## BEGIN Selected excerpt
Re: [PATCH] Revert "clk: fix __clk_init_parent() for single parent clocks"

From: Jerome Brunet
Date: Wed Dec 05 2018 - 12:20:18 EST


On Tue, 2018-12-04 at 23:54 -0800, Stephen Boyd wrote:
> Quoting Jerome Brunet (2018-12-04 11:51:17)
> > On Tue, 2018-12-04 at 10:05 -0800, Stephen Boyd wrote:
> > > Quoting Jerome Brunet (2018-12-04 08:32:57)
> > > > This reverts commit 2430a94d1e719b7b4af2a65b781a4c036eb22e64.
> > > >
> > > > From the original commit message:
> > > > It turned out a problem because there are some single-parent clocks
> > > > that implement .get_parent() callback and return non-zero index.
> > > > The SOCFPGA clock is the case; the commit broke the SOCFPGA boards.
> > > >
> > > > It is wrong for a clock to return an index >= num_parents. CCF checks
> > > > for this condition in clk_core_get_parent_by_index(). This function
> > > > sets
> > > > the parent to NULL if index is incoherent, which seems like the only
> > > > sane choice.
> > > >
> > > > commit 2430a94d1e71 ("clk: fix __clk_init_parent() for single parent
> > > > clocks")
> > > > appears to be a work around installed in the core framework for a
> > > > problem
> > > > that is platform specific, and should probably be fixed in the
> > > > platform
> > > > code.
> > >
> > > Ouch. I see that I even pointed that out in 2016 but never got a reply
> > > or a fix patch[1].
## END Selected excerpt
## BEGIN Recorded information
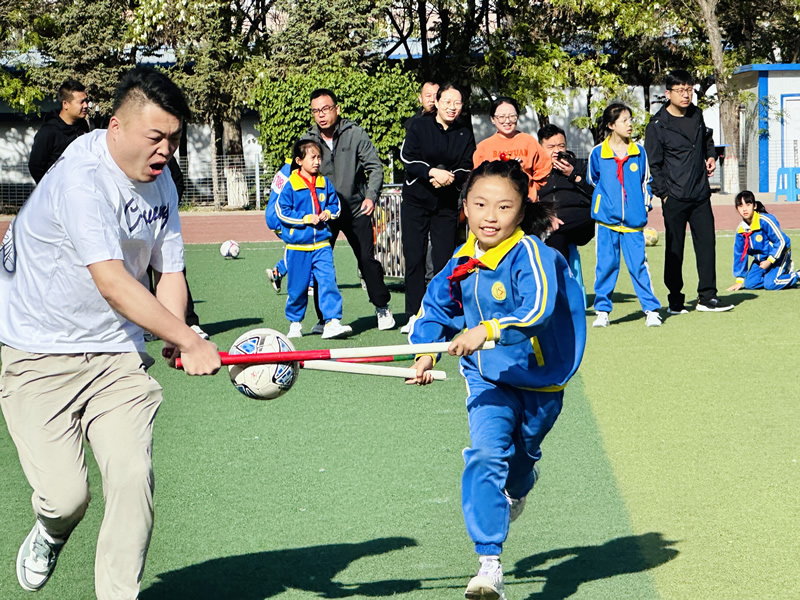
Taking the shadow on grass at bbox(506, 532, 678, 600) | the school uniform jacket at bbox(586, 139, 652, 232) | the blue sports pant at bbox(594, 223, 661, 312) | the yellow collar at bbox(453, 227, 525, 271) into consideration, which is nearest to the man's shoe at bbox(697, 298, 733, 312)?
## END Recorded information
Short exercise: Reproduce the clock revert thread, starting at the words "On Tue, 2018-12-04 at 23:54" and ending after "Brunet (2018-12-04 08:32:57)", and substitute "Boyd" for every "Stephen Boyd". This uses none of the data.

Solved exercise:
On Tue, 2018-12-04 at 23:54 -0800, Boyd wrote:
> Quoting Jerome Brunet (2018-12-04 11:51:17)
> > On Tue, 2018-12-04 at 10:05 -0800, Boyd wrote:
> > > Quoting Jerome Brunet (2018-12-04 08:32:57)